Einschub. Mit Banjo-Musik habe ich eigentlich ein kleines Problem. Einerseits fasziniert mich der harte, perkussive Klang und die Virtuosität, mit der Banjospieler wie Darren Eedens praktisch zwei Melodien gleichzeitig raushauen, andererseits erzeugt Banjo-Musik bei mir immer einen gewissen Grusel. Der Grund dafür ist – ganz psychoanalytisch – in der Kindheit zu finden: Das heimliche Schauen des (auch aus Erwachsenenperspektive noch recht heftigen) inzestuösen Hillbilly-Gewalt-Dramas „Deliverance“, in dem die bedrohliche Atmosphäre fast allein durch die repetitiven Banjo-Melodien erzeugt wird, hat wohl bleibende Schäden angerichtet. Einige Versuche dies durch Besuche von entsprechenden Konzerten zu therapieren, sind grandios fehlgeschlagen: ob Frank Fairfield, O’Death, Woven Hand oder Slim Cessna – immer transportiert die Banjospielerei, vor allem wenn sie mit hohem Tempo betrieben wird, etwas manisches.

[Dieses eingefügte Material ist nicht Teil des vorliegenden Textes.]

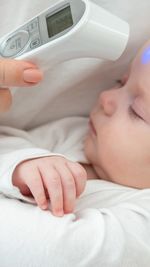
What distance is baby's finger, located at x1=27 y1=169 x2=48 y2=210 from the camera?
27.1 inches

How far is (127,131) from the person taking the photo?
834 mm

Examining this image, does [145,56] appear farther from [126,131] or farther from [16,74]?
[16,74]

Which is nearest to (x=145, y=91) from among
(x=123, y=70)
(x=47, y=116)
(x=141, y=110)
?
(x=141, y=110)

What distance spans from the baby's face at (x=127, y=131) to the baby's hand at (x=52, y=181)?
13 cm

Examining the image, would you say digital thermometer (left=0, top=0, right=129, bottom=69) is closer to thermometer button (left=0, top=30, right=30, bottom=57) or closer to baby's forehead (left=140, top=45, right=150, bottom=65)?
thermometer button (left=0, top=30, right=30, bottom=57)

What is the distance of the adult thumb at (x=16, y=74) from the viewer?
65 centimetres

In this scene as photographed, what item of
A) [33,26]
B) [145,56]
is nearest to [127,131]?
[145,56]

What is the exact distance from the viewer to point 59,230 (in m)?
0.68

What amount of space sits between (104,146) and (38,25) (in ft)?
0.79

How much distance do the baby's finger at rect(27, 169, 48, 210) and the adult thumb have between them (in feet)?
0.46

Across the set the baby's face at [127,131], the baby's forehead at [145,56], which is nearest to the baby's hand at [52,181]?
the baby's face at [127,131]

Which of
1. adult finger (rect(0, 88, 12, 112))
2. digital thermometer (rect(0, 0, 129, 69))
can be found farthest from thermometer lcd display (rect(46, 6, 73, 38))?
adult finger (rect(0, 88, 12, 112))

Insofern ist der heutige Gig, auch wenn Eeedens nicht ganz frei von Wahnsinn ist, allein durch die Galao-Kuschel-Atmo und Eedens Humor ein therapeutischer Schritt in die richtige Richtung.
Leider sind Galao-Gigs zeitlich ja recht begrenzt und so endet der Auftritt schon nach einer guten Stunde und einer Zugabe. Allerdings hat Eeedens in dieser Stunde auch mehr Noten gespielt und Akkorde rausgehauen als andere in der doppelten Zeit. Und irgendwann hält es Eedens auch nicht mehr auf der Bühne: Er steigt über Tische und Stühle, spielt mal hier und mal dort und beendet seinen Gig inmitten eines Publikums, das komplett aus dem Häuschen ist. Und dass er bald wieder kommen möchte, da nehmen wir ihn beim Wort.
(Ein gut gemeinter Rat noch für den Besucher, der glaubte, jeden Song mit zwei oder drei „Yee-haws“ garnieren zu müssen: Witze werden durch permanente Wiederholung nicht witziger. Echt nicht.)